Maryland Day March 25, 2014
Benjamin Cardin, D-MD
"I am proud to say that every region of my home State has played a role in shaping our Nation. From the Eastern Shore of Maryland, for instance, Harriet Ross Tubman was born into slavery in 1820 in Buckstown, MD along the marshes of the Blackwater River in Dorchester County. After learning she would be sold to settle her late master’s debts, Tubman escaped from slavery to Philadelphia, PA, marking the first of many expeditions over the course of the next 11 years to and from the Eastern Shore of Maryland to lead nearly 70 slaves out of slavery. In addition to becoming a famous conductor on the Underground Railroad, she held a lifelong commitment to the women’s suffrage movement and worked as a nurse, cook, spy, and scout for the Union Army during the Civil War in Port Royal, SC. She became the first woman to lead an armed assault during the Civil War in Combahee Ferry Raid, liberating nearly 750 slaves. In her later years, she worked tirelessly for the women’s suffrage movement, speaking before countless women’s groups with fellow suffrage movement leaders Susan B. Anthony and Emily Howland. When asked if she believed women deserved the right to vote, she would reply, “I suffered enough to believe it.”"

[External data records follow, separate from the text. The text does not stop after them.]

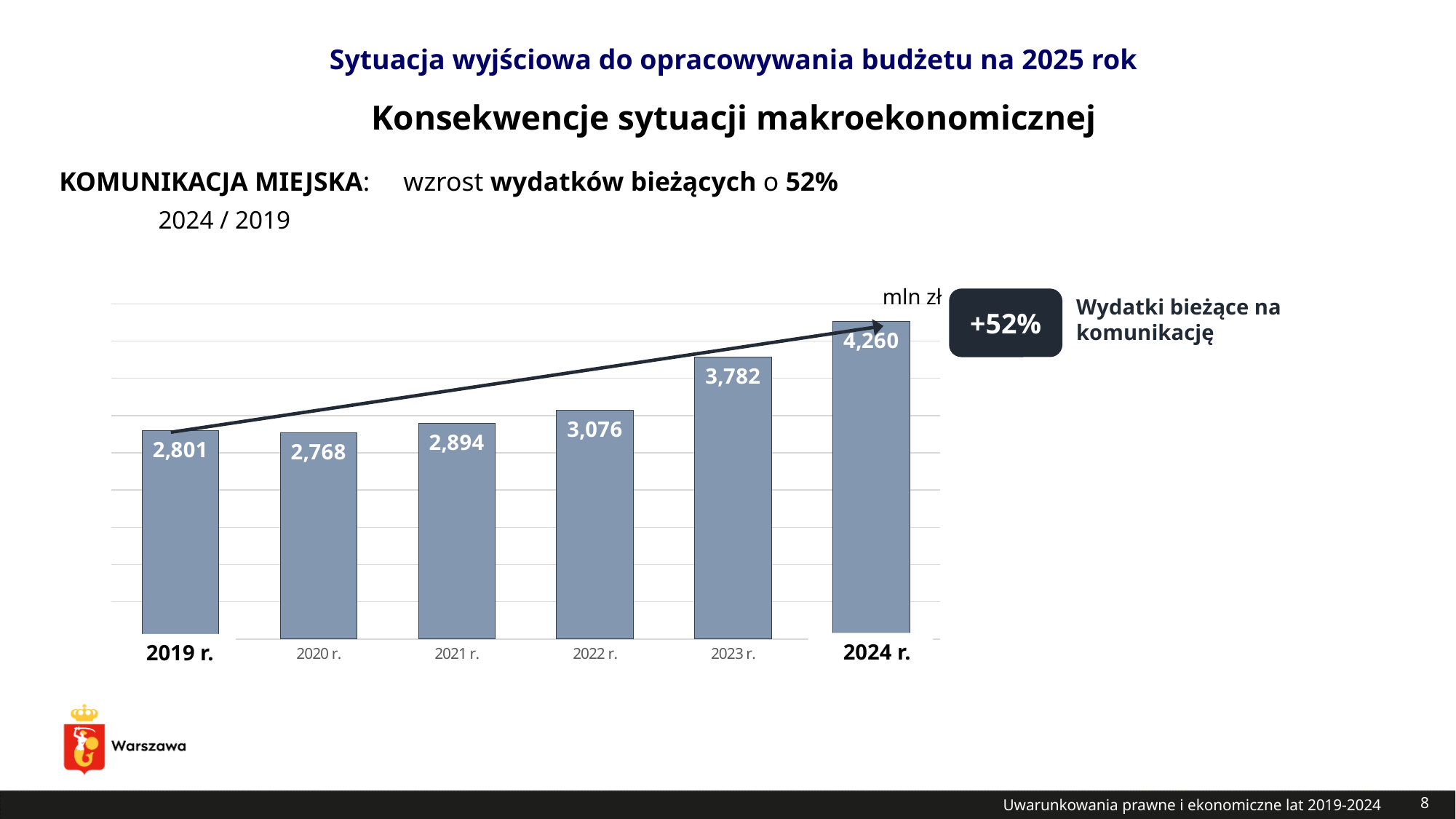
What percentage increase is shown in the dark box next to the chart? +52% What is the value for 2024 r.? 4,260 What is the value for 2019 r.? 2,801 Which year has the lowest value? 2020 r. What is the difference between the values for 2024 r. and 2019 r.? 1,459 Do the values generally rise or fall from 2020 r. to 2024 r.? rise Which year has the highest value? 2024 r. What kind of chart is shown on the slide? bar chart What is the difference between the values for 2023 r. and 2022 r.? 706 How many years are shown on the x axis? 6 Which is larger, the value for 2021 r. or the value for 2020 r.? 2021 r. What is the value for 2022 r.? 3,076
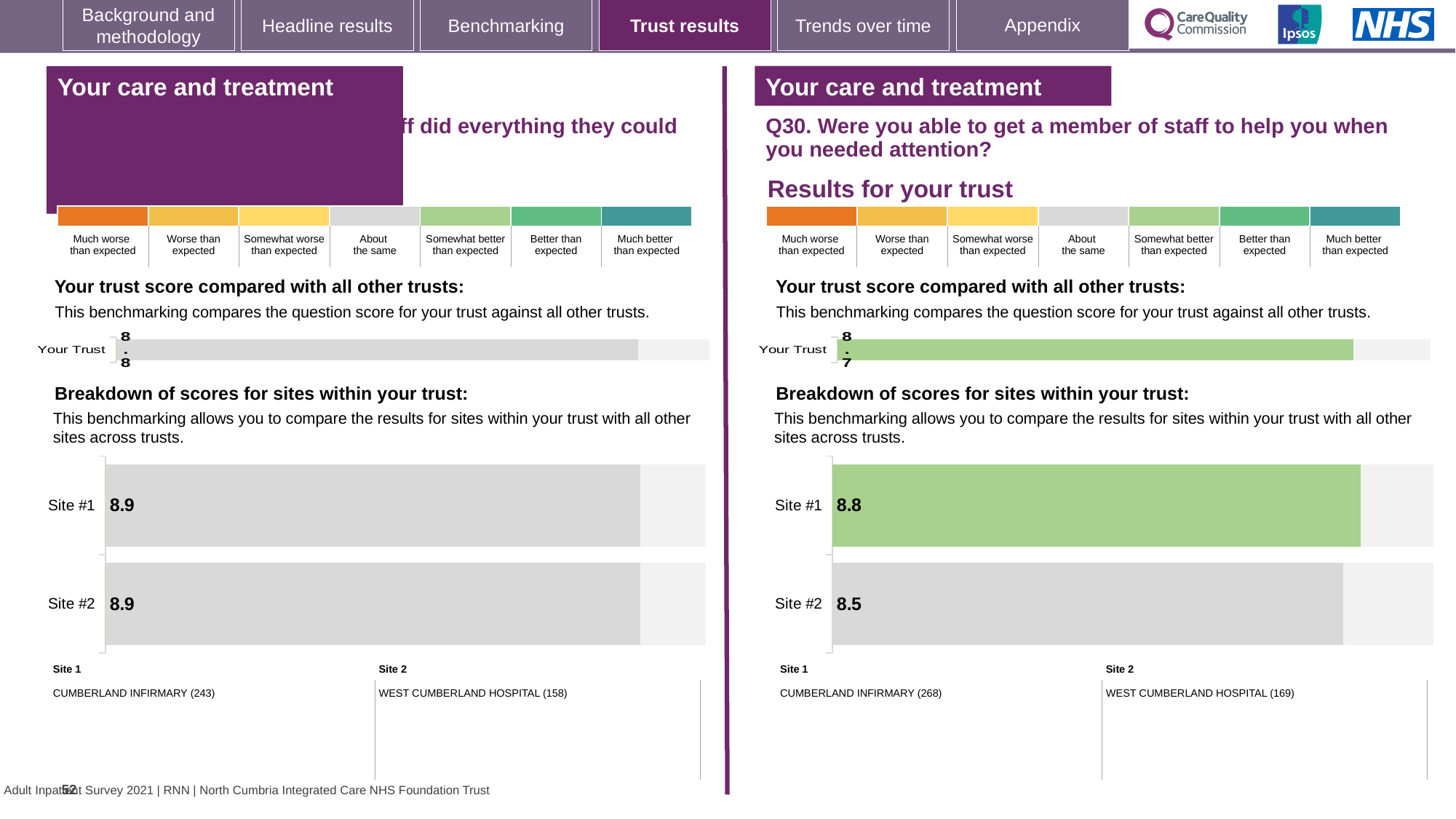
On the right-hand side (Q30), what is the score for Site #2 in the breakdown of scores for sites within your trust? 8.5 On the left-hand side of the slide, what is the score for Site #2 in the breakdown of scores for sites within your trust? 8.9 On the right-hand side (Q30), what is the difference between the Site #1 and Site #2 scores? 0.3 On the right-hand side (Q30), is the Site #1 score larger or smaller than the Site #2 score? larger On the left-hand side of the slide, what is the score for Site #1 in the breakdown of scores for sites within your trust? 8.9 On the right-hand side (Q30), what is the score for Site #1 in the breakdown of scores for sites within your trust? 8.8 How many sites are shown in the breakdown of scores chart on the right-hand side (Q30)? 2 On the right-hand side (Q30), what colour is the Site #1 bar in the breakdown of scores chart? green What type of chart is used for the breakdown of scores for sites within your trust on the right-hand side (Q30)? bar chart On the right-hand side (Q30), what is the 'Your Trust' score shown in the trust score comparison chart? 8.7 On the left-hand side of the slide, what is the 'Your Trust' score shown in the trust score comparison chart? 8.8 On the right-hand side (Q30), which site has the higher score in the breakdown of scores for sites within your trust? Site #1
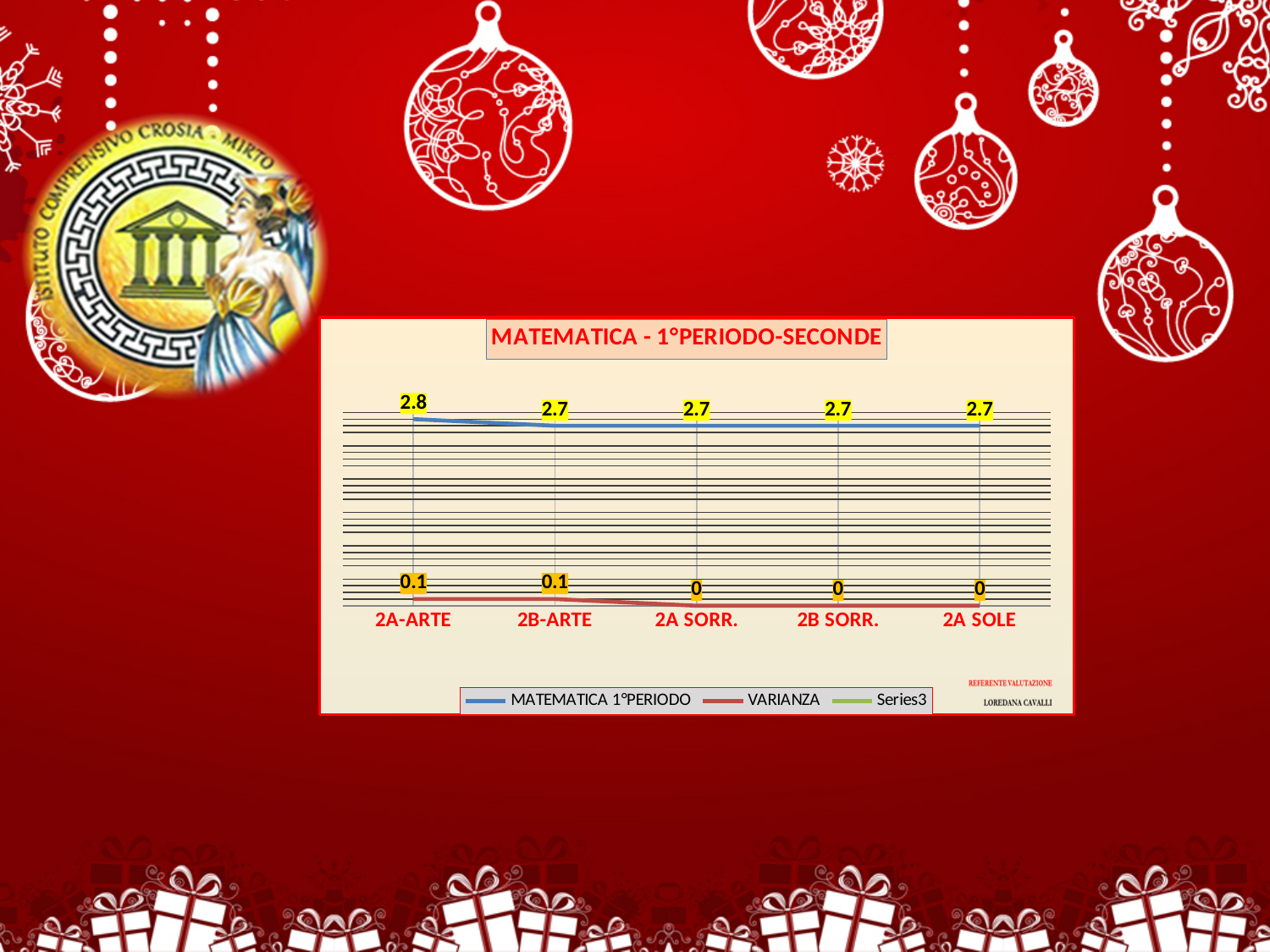
Which category has the highest MATEMATICA 1°PERIODO value? 2A-ARTE How many series does the legend list? 3 What is the MATEMATICA 1°PERIODO value for 2B SORR.? 2.7 What is the VARIANZA value for 2A SOLE? 0 What kind of chart is shown on the slide? Line chart What is the difference between the MATEMATICA 1°PERIODO values for 2A-ARTE and 2B-ARTE? 0.1 What is the title of the chart? MATEMATICA - 1°PERIODO-SECONDE Is the MATEMATICA 1°PERIODO value for 2A SORR. larger than the VARIANZA value for 2A SORR.? Yes What is the MATEMATICA 1°PERIODO value for 2A-ARTE? 2.8 What is the VARIANZA value for 2B-ARTE? 0.1 How many categories are shown on the x axis? 5 Does the VARIANZA series rise or fall from 2B-ARTE to 2A SORR.? Fall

The Four Chaplains February 5, 2014
Steve Stivers, R-OH
"Mr. Speaker, this week marks the 71st anniversary of a dramatic sacrifice made by four U.S. Army chaplains during World War II on February 3, 1943. On that day, the USS Dorchester was torpedoed by a German submarine, and it sunk. Out of that tragedy came the story of the four chaplains."
Making Continuing Appropriations For Fiscal Year 2014—Motion To Proceed—Continued September 24, 2013
Ted Cruz, R-TX
"I had the opportunity recently to speak at the American Legion’s national convention. I had the opportunity to share it. There were a number of particularly older veterans, World War II veterans, who knew the story of the four immortal chaplains. That is the story of the USS Dorchester that was hit by a U-boat torpedo and was sinking. There were four chaplains aboard that ship."